Cephas Williams has a degree in architecture. He’s also an entrepreneur and founded Drummer Boy Studios in a derelict shop front for his community in London to enjoy. But despite this, when he looks in the media, he says he only sees people like him represented as victims or perpetrators of violence.

That’s why he started the 56 Black Men campaign.

Founder of 56 Black Men, Cephas Williams.
Founder of 56 Black Men, Cephas Williams.
56 Black Men

Staring straight into the barrel of a camera, black hoods pulled up over their heads, the photos that make up the campaign are striking - and they’re meant to be. According to those involved, racial discrimination is at its highest when they are wearing a humble hoodie.

Hoodies are so threatening that in parts of the UK, the item of clothing has reportedly been banned in public spaces to curb “anti-social behaviour”.

Featuring a court clerk, plumber, motivational speaker, journalist, property developer and a member of UK Parliament, all of the 56 men photographed make a positive contribution to society.

“Every Time I saw representation of myself in the media, more often than not, either I am a victim of violence or a perpetrator of violence,” Mr Williams, 27, said in a video for the campaign.

“And this image of the young, black man that has been plastered across different forms of media, images of violence, images of negativity, was weird because in my circle, around me, I could see so many black men that were doing things that were positive.

“It was a real identity issue in my head.

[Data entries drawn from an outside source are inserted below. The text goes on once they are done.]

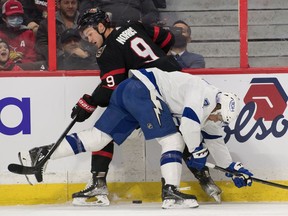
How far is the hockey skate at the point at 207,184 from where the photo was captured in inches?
262

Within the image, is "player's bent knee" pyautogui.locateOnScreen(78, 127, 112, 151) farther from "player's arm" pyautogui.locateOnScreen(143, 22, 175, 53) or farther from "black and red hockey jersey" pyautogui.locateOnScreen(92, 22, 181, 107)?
"player's arm" pyautogui.locateOnScreen(143, 22, 175, 53)

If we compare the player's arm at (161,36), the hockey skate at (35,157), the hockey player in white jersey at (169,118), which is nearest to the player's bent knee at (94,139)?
the hockey player in white jersey at (169,118)

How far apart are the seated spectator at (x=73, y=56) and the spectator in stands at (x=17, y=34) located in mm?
185

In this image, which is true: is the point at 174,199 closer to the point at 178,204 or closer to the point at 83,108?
the point at 178,204

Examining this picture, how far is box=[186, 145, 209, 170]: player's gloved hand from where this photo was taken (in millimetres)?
6336

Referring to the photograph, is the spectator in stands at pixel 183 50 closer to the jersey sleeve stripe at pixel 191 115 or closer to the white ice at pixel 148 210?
the jersey sleeve stripe at pixel 191 115

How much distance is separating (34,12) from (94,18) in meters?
0.42

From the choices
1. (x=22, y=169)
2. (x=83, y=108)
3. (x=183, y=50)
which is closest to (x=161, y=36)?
(x=183, y=50)

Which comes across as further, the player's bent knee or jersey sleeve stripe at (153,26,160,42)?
jersey sleeve stripe at (153,26,160,42)

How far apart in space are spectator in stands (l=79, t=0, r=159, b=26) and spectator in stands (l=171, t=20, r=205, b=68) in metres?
0.18

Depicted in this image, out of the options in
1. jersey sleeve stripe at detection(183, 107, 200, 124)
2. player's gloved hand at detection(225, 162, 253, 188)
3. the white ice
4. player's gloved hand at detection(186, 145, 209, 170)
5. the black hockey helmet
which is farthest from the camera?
the black hockey helmet

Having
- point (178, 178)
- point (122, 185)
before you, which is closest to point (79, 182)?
point (122, 185)

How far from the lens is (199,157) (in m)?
6.34

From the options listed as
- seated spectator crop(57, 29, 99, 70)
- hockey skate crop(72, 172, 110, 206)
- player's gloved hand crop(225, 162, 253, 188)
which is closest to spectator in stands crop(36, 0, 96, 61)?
seated spectator crop(57, 29, 99, 70)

I felt like the world was looking at me a certain type of way, I felt like my brothers were looking at me a certain type of way.

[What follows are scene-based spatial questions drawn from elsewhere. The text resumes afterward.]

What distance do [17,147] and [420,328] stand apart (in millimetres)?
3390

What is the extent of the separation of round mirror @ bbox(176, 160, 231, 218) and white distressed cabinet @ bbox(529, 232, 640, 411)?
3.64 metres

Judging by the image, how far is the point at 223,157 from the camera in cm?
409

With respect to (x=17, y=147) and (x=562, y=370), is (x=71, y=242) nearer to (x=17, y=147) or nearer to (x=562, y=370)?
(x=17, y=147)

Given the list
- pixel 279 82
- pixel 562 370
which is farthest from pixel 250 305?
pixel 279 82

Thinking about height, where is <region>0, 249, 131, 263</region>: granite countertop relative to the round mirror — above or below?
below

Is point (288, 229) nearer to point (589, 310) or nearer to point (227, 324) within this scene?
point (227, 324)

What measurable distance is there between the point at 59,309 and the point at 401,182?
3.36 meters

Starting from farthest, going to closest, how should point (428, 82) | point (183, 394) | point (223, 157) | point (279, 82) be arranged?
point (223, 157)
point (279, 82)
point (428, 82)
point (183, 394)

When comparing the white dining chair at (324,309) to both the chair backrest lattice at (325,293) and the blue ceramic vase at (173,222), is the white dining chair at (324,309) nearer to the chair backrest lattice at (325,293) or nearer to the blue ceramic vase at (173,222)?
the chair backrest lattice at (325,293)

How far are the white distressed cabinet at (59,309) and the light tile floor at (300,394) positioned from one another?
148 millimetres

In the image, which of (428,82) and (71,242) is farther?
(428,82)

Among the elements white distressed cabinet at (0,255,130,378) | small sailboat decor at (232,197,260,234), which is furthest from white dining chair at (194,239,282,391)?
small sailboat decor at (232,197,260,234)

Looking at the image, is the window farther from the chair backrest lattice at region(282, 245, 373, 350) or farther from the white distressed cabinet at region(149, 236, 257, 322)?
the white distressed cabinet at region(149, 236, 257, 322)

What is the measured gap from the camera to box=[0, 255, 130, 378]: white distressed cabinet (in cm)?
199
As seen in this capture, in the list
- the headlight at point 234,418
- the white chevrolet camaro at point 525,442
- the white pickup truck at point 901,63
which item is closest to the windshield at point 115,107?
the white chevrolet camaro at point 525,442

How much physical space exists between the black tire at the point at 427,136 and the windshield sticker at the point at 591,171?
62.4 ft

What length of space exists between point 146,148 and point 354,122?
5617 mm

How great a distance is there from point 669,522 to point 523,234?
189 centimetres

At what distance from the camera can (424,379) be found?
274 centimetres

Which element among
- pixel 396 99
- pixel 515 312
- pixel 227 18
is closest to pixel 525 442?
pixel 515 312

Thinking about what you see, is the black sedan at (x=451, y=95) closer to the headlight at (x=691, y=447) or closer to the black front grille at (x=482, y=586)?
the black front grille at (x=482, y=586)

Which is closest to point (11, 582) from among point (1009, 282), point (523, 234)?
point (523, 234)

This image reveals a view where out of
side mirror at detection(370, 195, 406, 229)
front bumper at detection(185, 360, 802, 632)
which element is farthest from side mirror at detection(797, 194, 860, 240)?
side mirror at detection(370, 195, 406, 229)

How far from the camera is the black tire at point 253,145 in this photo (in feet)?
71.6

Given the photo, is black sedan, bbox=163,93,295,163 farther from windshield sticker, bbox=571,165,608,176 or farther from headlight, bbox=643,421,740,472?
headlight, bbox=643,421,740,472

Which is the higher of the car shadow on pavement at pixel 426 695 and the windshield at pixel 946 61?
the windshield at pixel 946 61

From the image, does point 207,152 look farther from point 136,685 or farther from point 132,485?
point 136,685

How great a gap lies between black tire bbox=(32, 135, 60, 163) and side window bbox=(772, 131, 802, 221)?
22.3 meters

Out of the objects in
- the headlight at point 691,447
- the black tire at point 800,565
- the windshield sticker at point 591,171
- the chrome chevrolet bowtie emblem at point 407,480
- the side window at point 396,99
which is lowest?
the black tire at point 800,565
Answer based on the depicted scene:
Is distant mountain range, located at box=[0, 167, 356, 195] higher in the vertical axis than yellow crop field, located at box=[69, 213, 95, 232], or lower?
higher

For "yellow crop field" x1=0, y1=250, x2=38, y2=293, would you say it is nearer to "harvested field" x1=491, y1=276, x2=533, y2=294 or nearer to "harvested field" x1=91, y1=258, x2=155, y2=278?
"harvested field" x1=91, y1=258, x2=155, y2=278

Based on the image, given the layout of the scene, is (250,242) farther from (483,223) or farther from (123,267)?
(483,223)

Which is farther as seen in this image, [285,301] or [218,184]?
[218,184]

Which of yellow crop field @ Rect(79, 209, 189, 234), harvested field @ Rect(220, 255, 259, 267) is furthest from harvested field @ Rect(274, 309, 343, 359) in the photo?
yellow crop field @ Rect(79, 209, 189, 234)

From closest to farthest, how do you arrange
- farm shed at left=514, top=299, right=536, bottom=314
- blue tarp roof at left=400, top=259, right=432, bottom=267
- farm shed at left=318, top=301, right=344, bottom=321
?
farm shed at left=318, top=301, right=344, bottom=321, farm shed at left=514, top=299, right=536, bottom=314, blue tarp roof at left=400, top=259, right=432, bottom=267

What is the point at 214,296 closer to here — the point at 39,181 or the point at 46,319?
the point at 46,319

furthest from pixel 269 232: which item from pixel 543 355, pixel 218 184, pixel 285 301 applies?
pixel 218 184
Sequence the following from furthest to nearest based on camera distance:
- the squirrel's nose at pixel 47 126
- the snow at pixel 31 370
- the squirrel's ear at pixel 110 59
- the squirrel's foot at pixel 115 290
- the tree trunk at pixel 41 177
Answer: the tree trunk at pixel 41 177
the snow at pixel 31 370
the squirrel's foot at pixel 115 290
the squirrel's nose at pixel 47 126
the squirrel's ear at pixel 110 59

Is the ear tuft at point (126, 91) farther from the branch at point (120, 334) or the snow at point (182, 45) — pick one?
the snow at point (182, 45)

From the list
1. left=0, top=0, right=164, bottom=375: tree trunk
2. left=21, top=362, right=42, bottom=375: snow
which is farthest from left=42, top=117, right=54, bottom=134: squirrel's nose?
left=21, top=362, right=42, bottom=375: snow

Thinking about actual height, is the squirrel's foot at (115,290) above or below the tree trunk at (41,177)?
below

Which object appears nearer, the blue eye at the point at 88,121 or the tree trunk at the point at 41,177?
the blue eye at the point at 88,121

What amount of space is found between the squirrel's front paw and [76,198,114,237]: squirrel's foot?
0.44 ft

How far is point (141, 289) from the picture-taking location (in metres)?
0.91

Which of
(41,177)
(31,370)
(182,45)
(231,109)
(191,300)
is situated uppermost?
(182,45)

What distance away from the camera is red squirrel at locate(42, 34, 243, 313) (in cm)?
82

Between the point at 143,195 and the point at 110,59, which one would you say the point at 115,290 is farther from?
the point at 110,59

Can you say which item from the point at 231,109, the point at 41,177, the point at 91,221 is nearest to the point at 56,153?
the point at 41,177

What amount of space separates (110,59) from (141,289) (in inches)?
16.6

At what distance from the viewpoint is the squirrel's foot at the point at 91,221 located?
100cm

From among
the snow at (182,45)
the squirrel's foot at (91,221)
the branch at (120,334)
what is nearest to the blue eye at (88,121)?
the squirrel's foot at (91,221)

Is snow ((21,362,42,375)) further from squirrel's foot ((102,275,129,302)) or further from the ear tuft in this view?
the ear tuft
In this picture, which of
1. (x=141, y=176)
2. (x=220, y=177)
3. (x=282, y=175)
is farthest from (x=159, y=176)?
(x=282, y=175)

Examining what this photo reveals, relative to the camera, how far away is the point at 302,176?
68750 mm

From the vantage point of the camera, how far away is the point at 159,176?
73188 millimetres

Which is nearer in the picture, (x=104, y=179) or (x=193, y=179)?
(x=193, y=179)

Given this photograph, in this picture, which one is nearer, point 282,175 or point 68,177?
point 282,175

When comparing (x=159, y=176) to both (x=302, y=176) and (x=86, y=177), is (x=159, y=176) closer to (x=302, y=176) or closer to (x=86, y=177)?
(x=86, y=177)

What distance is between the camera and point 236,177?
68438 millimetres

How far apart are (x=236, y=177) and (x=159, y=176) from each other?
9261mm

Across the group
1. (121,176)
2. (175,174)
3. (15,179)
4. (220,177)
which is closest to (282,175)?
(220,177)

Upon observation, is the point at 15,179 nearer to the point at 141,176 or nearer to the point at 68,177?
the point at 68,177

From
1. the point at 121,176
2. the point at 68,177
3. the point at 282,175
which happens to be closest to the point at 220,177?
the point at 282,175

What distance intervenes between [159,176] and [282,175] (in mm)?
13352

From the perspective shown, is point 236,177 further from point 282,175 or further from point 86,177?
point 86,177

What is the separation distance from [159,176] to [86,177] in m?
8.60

For him it was an issue of representation, but more importantly, it was about empowerment.

“If we empower ourselves, representation will be there,” he said.

“No black boy was born with a knife in his hand, so at what point do we start to identify with a black man being a killer, or a black man being something violent.”

David Lammy, a Labour MP, is photo number 55.


He said, that despite spending most of his life in a suit and tie, outside of work he likes wear something more comfortable - like a hoodie.

“Having been stopped and searched in a hoodie myself as a young black student studying to be a lawyer at the University of London, I know that distrust of black men in hoodies is endemic in the UK,” he wrote in an opinion article for The Guardian.

“Featuring powerful photographs of black men in hoodies, from all walks of life, the project doesn’t ask us to think about what is outside of the hood, but what is underneath it.”